**About this task**
Please repeat the data in full, character for character.

(Data extracted from a collection)

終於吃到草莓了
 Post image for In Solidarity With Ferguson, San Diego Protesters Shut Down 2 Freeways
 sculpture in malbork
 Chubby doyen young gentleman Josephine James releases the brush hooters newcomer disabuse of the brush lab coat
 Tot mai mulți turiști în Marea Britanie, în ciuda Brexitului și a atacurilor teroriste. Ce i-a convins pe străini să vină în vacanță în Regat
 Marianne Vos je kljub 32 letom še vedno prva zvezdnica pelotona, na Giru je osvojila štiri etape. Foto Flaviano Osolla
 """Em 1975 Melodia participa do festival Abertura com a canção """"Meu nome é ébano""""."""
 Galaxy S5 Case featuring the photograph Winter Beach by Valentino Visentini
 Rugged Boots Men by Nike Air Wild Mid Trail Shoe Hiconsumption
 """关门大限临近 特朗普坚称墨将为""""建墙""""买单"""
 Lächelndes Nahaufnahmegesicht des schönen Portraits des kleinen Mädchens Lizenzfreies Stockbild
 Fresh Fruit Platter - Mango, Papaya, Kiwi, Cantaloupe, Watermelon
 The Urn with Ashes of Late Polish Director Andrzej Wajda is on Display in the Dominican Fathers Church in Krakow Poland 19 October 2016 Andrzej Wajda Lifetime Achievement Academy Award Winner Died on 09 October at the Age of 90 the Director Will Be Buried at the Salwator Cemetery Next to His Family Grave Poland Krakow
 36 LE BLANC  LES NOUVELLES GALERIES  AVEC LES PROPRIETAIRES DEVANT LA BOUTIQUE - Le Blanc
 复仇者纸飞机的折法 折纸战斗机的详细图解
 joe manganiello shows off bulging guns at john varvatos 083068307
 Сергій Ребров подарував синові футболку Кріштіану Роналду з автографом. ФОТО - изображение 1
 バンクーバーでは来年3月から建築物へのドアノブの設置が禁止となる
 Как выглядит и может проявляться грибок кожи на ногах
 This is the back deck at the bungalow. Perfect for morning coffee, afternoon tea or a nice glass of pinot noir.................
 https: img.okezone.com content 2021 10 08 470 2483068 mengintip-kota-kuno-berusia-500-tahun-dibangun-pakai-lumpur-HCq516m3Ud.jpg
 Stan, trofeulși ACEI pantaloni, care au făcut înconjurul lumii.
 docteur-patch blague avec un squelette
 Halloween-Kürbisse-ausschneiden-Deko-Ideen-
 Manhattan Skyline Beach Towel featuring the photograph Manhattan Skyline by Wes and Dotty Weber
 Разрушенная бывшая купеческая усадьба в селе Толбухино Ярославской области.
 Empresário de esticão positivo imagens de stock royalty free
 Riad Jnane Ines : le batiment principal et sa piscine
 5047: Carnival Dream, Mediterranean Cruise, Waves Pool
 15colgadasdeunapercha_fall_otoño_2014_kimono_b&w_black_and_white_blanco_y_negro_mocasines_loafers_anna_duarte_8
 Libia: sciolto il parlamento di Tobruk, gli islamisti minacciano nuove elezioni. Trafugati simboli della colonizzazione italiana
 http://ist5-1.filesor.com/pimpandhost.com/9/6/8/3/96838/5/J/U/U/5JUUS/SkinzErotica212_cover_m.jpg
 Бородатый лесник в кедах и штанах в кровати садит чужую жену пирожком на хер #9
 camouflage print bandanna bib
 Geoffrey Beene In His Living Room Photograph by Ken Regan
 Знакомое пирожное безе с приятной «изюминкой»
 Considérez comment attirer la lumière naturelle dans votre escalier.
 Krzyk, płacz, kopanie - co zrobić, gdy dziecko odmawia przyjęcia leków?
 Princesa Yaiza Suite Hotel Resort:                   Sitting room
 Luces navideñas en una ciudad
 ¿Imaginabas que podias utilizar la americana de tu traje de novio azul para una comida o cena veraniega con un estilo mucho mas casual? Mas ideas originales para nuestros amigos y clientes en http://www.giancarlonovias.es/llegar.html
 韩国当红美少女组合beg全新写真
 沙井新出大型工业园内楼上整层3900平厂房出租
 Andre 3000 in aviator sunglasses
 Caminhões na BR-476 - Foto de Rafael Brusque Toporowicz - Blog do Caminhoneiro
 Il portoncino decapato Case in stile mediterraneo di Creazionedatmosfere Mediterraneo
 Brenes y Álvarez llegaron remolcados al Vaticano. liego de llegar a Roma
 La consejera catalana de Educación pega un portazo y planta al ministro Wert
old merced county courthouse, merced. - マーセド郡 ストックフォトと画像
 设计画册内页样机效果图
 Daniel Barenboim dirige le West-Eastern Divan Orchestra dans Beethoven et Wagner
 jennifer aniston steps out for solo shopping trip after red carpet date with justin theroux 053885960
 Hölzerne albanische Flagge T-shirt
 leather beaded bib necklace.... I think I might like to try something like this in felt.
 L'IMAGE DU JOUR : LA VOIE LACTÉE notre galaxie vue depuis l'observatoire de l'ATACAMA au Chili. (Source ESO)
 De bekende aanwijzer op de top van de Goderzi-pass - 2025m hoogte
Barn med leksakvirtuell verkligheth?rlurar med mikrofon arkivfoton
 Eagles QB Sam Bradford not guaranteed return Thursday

**Written answer**
終於吃到草莓了
 Post image for In Solidarity With Ferguson, San Diego Protesters Shut Down 2 Freeways
 sculpture in malbork
 Chubby doyen young gentleman Josephine James releases the brush hooters newcomer disabuse of the brush lab coat
 Tot mai mulți turiști în Marea Britanie, în ciuda Brexitului și a atacurilor teroriste. Ce i-a convins pe străini să vină în vacanță în Regat
 Marianne Vos je kljub 32 letom še vedno prva zvezdnica pelotona, na Giru je osvojila štiri etape. Foto Flaviano Osolla
 """Em 1975 Melodia participa do festival Abertura com a canção """"Meu nome é ébano""""."""
 Galaxy S5 Case featuring the photograph Winter Beach by Valentino Visentini
 Rugged Boots Men by Nike Air Wild Mid Trail Shoe Hiconsumption
 """关门大限临近 特朗普坚称墨将为""""建墙""""买单"""
 Lächelndes Nahaufnahmegesicht des schönen Portraits des kleinen Mädchens Lizenzfreies Stockbild
 Fresh Fruit Platter - Mango, Papaya, Kiwi, Cantaloupe, Watermelon
 The Urn with Ashes of Late Polish Director Andrzej Wajda is on Display in the Dominican Fathers Church in Krakow Poland 19 October 2016 Andrzej Wajda Lifetime Achievement Academy Award Winner Died on 09 October at the Age of 90 the Director Will Be Buried at the Salwator Cemetery Next to His Family Grave Poland Krakow
 36 LE BLANC  LES NOUVELLES GALERIES  AVEC LES PROPRIETAIRES DEVANT LA BOUTIQUE - Le Blanc
 复仇者纸飞机的折法 折纸战斗机的详细图解
 joe manganiello shows off bulging guns at john varvatos 083068307
 Сергій Ребров подарував синові футболку Кріштіану Роналду з автографом. ФОТО - изображение 1
 バンクーバーでは来年3月から建築物へのドアノブの設置が禁止となる
 Как выглядит и может проявляться грибок кожи на ногах
 This is the back deck at the bungalow. Perfect for morning coffee, afternoon tea or a nice glass of pinot noir.................
 https: img.okezone.com content 2021 10 08 470 2483068 mengintip-kota-kuno-berusia-500-tahun-dibangun-pakai-lumpur-HCq516m3Ud.jpg
 Stan, trofeulși ACEI pantaloni, care au făcut înconjurul lumii.
 docteur-patch blague avec un squelette
 Halloween-Kürbisse-ausschneiden-Deko-Ideen-
 Manhattan Skyline Beach Towel featuring the photograph Manhattan Skyline by Wes and Dotty Weber
 Разрушенная бывшая купеческая усадьба в селе Толбухино Ярославской области.
 Empresário de esticão positivo imagens de stock royalty free
 Riad Jnane Ines : le batiment principal et sa piscine
 5047: Carnival Dream, Mediterranean Cruise, Waves Pool
 15colgadasdeunapercha_fall_otoño_2014_kimono_b&w_black_and_white_blanco_y_negro_mocasines_loafers_anna_duarte_8
 Libia: sciolto il parlamento di Tobruk, gli islamisti minacciano nuove elezioni. Trafugati simboli della colonizzazione italiana
 http://ist5-1.filesor.com/pimpandhost.com/9/6/8/3/96838/5/J/U/U/5JUUS/SkinzErotica212_cover_m.jpg
 Бородатый лесник в кедах и штанах в кровати садит чужую жену пирожком на хер #9
 camouflage print bandanna bib
 Geoffrey Beene In His Living Room Photograph by Ken Regan
 Знакомое пирожное безе с приятной «изюминкой»
 Considérez comment attirer la lumière naturelle dans votre escalier.
 Krzyk, płacz, kopanie - co zrobić, gdy dziecko odmawia przyjęcia leków?
 Princesa Yaiza Suite Hotel Resort:                   Sitting room
 Luces navideñas en una ciudad
 ¿Imaginabas que podias utilizar la americana de tu traje de novio azul para una comida o cena veraniega con un estilo mucho mas casual? Mas ideas originales para nuestros amigos y clientes en http://www.giancarlonovias.es/llegar.html
 韩国当红美少女组合beg全新写真
 沙井新出大型工业园内楼上整层3900平厂房出租
 Andre 3000 in aviator sunglasses
 Caminhões na BR-476 - Foto de Rafael Brusque Toporowicz - Blog do Caminhoneiro
 Il portoncino decapato Case in stile mediterraneo di Creazionedatmosfere Mediterraneo
 Brenes y Álvarez llegaron remolcados al Vaticano. liego de llegar a Roma
 La consejera catalana de Educación pega un portazo y planta al ministro Wert
old merced county courthouse, merced. - マーセド郡 ストックフォトと画像
 设计画册内页样机效果图
 Daniel Barenboim dirige le West-Eastern Divan Orchestra dans Beethoven et Wagner
 jennifer aniston steps out for solo shopping trip after red carpet date with justin theroux 053885960
 Hölzerne albanische Flagge T-shirt
 leather beaded bib necklace.... I think I might like to try something like this in felt.
 L'IMAGE DU JOUR : LA VOIE LACTÉE notre galaxie vue depuis l'observatoire de l'ATACAMA au Chili. (Source ESO)
 De bekende aanwijzer op de top van de Goderzi-pass - 2025m hoogte
Barn med leksakvirtuell verkligheth?rlurar med mikrofon arkivfoton
 Eagles QB Sam Bradford not guaranteed return Thursday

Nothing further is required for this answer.